The work of a muse is mysterious but vital, that seems to transgress everything, as inspiration can come from anywhere: a person, a film, a building, a throwaway comment. In terms of music, inspiration crosses the lines of genre as an artist working in the world of rock can find themselves deeply inspired by jazz, folk, classical, or anything, so it’s impossible to truly understand how or why influence strikes; all we know is that when it does, its impact can be seismic.

The fact that Tom Waits and Joni Mitchell, of all people, are connected through one mutual inspiration stands as a perfect example of its elusive nature. While both may have started out as leaders of the ballad, they became artists who couldn’t stand to be further away, where Waits spiralled into something dark and odd on albums like Bone Machine and Mule Variations, letting his sound get gruffer with his voice, and Mitchell took about every turn you could imagine through folk, into rock and roll, into jazz and into classical. 
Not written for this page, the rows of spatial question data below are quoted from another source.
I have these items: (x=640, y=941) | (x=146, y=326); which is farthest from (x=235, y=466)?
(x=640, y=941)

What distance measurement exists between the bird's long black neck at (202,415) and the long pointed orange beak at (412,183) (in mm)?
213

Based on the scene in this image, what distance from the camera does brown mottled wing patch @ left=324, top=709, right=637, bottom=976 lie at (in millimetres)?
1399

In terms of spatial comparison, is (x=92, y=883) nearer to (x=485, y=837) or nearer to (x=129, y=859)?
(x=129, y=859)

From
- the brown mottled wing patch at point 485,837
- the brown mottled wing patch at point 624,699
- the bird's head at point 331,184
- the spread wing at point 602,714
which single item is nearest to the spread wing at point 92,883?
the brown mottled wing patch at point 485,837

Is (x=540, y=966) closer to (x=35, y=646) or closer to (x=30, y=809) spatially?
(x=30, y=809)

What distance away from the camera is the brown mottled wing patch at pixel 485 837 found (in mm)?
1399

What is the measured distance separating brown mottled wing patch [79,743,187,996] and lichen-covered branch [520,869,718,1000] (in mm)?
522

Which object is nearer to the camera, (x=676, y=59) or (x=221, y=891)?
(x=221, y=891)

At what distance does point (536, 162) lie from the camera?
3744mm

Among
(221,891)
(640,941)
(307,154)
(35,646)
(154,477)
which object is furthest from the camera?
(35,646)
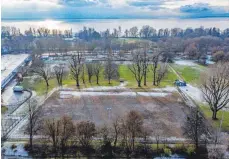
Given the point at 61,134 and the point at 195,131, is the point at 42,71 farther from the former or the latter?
the point at 195,131

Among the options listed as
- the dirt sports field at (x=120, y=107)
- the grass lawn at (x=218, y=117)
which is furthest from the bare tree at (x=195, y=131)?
the grass lawn at (x=218, y=117)

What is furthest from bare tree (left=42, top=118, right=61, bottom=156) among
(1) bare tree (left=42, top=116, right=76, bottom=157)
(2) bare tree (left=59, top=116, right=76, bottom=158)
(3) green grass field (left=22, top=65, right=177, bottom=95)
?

Their penchant for experimentation provides some kind of tether between them, but when it comes to sound, surely there is some spectrum where Waits and Mitchell stand at opposing edges; however, they have one thing in common: ‘Trouble Man’.
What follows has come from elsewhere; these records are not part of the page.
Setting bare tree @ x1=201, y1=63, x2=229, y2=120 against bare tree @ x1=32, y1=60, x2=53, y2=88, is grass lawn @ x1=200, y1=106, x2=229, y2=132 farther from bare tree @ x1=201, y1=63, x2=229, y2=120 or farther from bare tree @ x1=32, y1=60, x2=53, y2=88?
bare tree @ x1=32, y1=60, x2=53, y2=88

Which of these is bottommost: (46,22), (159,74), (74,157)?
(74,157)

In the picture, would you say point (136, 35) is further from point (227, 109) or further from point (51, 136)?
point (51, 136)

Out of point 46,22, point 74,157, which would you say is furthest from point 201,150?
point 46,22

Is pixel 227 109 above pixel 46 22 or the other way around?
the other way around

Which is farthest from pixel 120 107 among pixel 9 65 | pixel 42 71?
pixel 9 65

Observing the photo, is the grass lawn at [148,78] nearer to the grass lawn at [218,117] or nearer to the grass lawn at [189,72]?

Marvin Gaye - Musician - 1966
Credit: Far Out / J. Edward Bailey

Both artists bow down to this one track from Marvin Gaye and are amongst the masses that bow down to the artist, as Gaye is definitely in the ranks of the supermuse, picked out as a name that has inspired the likes of Stevie Wonder, The Rolling Stones, D’Angelo and modern acts like Frank Ocean. But back in the 1970s, when Gaye was at the absolute height of his power, it seemed as though his impact knew no bounds, wherein Mitchell and Waits were both inspired by the 1972 track, in completely different ways.

For the former, the influence was immediate, and on Music That Matters to Her, she picked out the track as one that led to her experimental streak in the mid to late ‘70s. “I had this song on an album, and I kept the needle on this track, playing it over and over. It was so influential to my music and my singing. It excites me from the downbeat,” she said of the track, keeping it on repeat around the time she began crafting Hejira, an album where she’d switch everything up, seeking out new excitement, as she found on this track.

For Mitchell, who would later cover ‘Trouble Man’ live, it was all in the melodies and instrumentals, even opening up the doors to her jazz phase that would soon come.

On the other hand, for Waits, it was all in the voice; sticking around as one of his all-time favourite songs, it wasn’t until the 2010s when its influence would appear in his own music. Talking about his album Bad, he said, “You are looking for the right voice, just like an actor looking for the right hat and pair of pants, so you use different voices for different songs, and there I was trying to do a [bluesman] Skip James meets Smokey Robinson meets Marvin Gaye.”

Inspiring another change in his ever-morphing vocals, it was Marvin Gaye’s voice that came back to him in 2011, proving that the singer’s endurance as a supermuse never fades.